Продолжались у Петра Яковлевича недоразумения и с родным братом (его именем, Мишель Хрипуновский, Чаадаев иногда шутливо подписывал свои рукописи), хотя тот находился за сотни верст от Москвы и не каждый год писал ему письма. Михаил Яковлевич регулярно, в первых числах января, мая и октября, высылал положенные от давнишнего раздела имения суммы. Однако малейшие неурядицы в сроках получения кредитных билетов вызывают сильное раздражение Петра Яковлевича. Но Чаадаеву грех было жаловаться на Михаила Яковлевича, который в последние годы продолжал ему высылать уже погашенный долг и отказался в его пользу от своей части тетушкиного наследства. Справедливости ради следует отметить, что иногда хрипуновский помещик задерживался с оформлением нужных Чаадаеву бумаг в Опекунский совет или Воспитательный дом. Но это случалось редко и объяснялось своеобразием его образа жизни, о котором «басманный философ» мог лишь смутно догадываться по рассказам приезжавших из-под Нижнего Новгорода крестьян, ибо брат в письмах, как правило, говорил исключительно о делах и почти никогда не рассказывал о себе.
А жизнь Михаила Яковлевича так и не складывалась.

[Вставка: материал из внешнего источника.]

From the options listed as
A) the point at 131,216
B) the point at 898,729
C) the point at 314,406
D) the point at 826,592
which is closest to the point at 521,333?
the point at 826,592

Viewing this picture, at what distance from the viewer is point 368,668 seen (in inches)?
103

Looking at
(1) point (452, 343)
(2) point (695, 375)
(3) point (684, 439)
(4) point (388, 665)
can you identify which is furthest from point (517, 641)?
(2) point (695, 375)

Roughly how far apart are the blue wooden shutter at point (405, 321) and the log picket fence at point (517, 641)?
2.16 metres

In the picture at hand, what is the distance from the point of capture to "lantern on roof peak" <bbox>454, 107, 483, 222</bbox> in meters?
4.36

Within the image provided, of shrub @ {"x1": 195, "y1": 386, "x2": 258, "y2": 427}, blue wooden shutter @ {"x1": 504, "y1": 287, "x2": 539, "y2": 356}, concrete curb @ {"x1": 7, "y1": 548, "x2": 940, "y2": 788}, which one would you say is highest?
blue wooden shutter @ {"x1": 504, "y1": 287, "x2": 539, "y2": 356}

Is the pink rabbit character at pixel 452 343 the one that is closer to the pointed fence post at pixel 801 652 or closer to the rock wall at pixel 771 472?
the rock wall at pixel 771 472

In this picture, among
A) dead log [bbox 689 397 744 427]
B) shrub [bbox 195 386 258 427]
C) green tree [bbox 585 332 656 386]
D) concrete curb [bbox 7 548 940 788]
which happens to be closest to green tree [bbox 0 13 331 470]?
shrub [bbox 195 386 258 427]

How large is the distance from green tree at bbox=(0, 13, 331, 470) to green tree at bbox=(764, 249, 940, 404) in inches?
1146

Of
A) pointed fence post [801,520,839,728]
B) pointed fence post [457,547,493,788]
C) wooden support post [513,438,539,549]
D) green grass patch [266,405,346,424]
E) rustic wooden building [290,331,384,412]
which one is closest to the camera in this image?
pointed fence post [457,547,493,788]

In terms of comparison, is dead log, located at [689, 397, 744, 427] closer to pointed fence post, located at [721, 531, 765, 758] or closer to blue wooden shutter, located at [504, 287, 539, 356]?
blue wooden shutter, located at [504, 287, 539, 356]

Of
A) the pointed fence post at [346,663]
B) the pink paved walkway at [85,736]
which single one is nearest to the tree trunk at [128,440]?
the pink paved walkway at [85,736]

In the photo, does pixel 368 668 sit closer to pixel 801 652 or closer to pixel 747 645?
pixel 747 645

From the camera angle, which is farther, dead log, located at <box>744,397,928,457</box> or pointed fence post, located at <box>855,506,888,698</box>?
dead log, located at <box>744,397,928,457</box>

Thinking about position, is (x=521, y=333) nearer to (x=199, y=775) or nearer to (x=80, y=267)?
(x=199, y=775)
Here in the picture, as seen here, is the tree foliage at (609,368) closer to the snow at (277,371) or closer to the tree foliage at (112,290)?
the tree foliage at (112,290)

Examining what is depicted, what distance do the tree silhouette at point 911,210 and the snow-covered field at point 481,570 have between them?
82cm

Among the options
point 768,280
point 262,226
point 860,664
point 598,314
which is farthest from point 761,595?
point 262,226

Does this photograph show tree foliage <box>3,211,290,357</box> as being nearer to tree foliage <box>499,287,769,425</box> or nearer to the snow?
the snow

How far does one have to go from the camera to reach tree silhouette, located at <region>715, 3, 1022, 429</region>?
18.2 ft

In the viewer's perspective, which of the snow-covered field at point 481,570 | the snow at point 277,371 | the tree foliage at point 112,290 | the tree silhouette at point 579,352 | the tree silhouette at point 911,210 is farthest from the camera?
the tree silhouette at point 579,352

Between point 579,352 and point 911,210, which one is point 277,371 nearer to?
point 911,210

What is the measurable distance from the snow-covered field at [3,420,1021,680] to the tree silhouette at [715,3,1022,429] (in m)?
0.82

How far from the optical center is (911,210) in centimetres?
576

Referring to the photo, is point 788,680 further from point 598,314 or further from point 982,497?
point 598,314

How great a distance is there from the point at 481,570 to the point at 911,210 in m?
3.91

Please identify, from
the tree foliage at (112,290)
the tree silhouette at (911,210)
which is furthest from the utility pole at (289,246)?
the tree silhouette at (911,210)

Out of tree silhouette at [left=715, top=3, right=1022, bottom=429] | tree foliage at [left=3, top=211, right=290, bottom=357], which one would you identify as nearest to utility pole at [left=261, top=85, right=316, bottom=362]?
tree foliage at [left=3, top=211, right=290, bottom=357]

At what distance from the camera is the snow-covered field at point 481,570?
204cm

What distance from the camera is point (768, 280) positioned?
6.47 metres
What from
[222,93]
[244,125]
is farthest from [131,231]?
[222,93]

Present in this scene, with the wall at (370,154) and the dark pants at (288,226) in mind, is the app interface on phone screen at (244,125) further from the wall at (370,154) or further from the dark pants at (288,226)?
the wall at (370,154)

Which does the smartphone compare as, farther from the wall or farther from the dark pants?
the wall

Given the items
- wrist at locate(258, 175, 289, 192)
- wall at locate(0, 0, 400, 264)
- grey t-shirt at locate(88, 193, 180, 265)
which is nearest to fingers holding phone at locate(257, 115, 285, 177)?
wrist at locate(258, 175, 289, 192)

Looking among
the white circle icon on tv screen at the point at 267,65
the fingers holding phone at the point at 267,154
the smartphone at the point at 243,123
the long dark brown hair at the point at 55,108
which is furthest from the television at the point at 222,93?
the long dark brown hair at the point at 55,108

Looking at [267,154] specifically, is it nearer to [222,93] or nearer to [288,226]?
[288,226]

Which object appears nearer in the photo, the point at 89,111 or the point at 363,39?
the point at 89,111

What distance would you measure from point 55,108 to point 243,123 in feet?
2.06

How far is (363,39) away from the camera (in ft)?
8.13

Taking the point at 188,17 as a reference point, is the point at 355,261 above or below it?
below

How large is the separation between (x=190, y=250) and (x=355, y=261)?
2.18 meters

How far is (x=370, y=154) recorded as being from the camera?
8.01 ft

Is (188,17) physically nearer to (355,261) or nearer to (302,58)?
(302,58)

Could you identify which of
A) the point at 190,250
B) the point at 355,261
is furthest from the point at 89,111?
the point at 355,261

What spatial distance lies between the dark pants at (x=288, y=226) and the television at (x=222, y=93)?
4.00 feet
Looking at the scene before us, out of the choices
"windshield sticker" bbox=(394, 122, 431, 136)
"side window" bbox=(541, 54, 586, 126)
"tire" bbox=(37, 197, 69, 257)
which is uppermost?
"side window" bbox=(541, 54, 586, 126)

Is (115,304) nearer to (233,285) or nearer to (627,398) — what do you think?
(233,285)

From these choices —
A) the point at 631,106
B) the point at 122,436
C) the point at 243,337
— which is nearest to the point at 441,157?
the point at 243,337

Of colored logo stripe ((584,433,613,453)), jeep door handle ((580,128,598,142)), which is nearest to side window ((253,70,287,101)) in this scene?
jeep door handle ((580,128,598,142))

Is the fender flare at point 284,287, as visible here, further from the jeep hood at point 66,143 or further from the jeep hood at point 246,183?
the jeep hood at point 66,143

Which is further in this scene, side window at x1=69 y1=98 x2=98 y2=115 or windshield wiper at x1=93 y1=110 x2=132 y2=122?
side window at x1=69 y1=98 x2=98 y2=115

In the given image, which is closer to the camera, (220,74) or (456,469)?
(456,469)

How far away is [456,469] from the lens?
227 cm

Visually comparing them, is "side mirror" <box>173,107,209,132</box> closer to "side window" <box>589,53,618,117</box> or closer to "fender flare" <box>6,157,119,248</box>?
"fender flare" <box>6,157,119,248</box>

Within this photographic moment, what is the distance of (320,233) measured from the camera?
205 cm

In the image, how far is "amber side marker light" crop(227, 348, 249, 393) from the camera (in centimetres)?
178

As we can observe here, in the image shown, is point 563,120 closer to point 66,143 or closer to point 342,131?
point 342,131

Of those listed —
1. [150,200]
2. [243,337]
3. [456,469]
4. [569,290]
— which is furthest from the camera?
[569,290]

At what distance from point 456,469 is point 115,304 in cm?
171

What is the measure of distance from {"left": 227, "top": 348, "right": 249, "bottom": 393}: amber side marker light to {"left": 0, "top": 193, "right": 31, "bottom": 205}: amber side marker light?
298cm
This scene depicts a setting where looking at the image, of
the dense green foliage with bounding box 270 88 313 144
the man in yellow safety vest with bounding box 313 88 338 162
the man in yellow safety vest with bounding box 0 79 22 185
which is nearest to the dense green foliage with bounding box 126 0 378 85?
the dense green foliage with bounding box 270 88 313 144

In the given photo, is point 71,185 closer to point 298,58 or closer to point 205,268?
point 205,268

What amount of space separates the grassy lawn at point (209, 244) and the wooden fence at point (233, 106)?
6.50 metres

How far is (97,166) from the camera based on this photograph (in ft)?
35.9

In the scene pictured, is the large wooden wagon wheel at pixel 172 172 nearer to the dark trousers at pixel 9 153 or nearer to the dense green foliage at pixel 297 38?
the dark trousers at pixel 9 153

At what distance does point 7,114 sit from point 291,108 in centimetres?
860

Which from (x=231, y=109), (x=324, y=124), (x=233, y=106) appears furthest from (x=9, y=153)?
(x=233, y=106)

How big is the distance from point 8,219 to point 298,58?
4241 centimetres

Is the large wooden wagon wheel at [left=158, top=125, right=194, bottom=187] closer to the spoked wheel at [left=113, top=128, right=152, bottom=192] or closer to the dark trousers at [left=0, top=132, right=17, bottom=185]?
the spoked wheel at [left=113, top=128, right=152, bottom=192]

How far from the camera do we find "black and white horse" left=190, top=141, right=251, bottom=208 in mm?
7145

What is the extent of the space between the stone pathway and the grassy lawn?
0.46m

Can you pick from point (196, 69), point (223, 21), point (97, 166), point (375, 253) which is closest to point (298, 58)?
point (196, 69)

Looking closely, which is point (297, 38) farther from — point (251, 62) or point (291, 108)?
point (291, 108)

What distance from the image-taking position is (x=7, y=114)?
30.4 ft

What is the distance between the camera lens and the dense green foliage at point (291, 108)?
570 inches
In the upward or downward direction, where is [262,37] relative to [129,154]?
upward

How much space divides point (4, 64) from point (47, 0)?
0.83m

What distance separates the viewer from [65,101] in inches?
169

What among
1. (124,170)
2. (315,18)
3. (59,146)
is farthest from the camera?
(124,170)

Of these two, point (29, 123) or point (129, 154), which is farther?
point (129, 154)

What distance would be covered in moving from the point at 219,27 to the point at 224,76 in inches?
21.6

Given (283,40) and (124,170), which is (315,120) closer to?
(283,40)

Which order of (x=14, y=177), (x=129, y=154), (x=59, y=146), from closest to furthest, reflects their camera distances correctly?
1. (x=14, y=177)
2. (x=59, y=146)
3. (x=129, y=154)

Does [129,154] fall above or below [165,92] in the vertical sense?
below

Он все не находил в ней существенного, просветляющего любую деятельность смысла, что усиливало его пристрастие к вызывавшим забвение привычным средствам.
В реальных и возможных болезнях он видел предвестия грядущей смерти, страшащей его физическими страданиями. «Тяжелой смерти по слабости своей боюсь», — с беспощадной откровенностью замечал он в дневнике и умолял: «Не о ниспослании благ земных прошу — даже не о продлении жизни, но молю, не слишком трудную смерть даруй мне».
И опять-таки для избавления от тягостных раздумий и беспокоящих недугов Михаил Яковлевич прибегал к одновременно ненавистному и желанному «лекарству», лишь на время избавлявшему от тоски, а затем усугублявшему ее.
Когда уездное дворянство призывало его к какой-либо деятельности, он сказывался больным и часто использовал этот предлог для отклонения свиданий с неугодными ему лицами. Лишь с управляющим Петром Синицыным и женой Ольгой Захаровной Михаил Чаадаев находился в тесном общении, в котором вспышки раздражительности и даже гнева чередовались с сердечным и ласковым обхождением.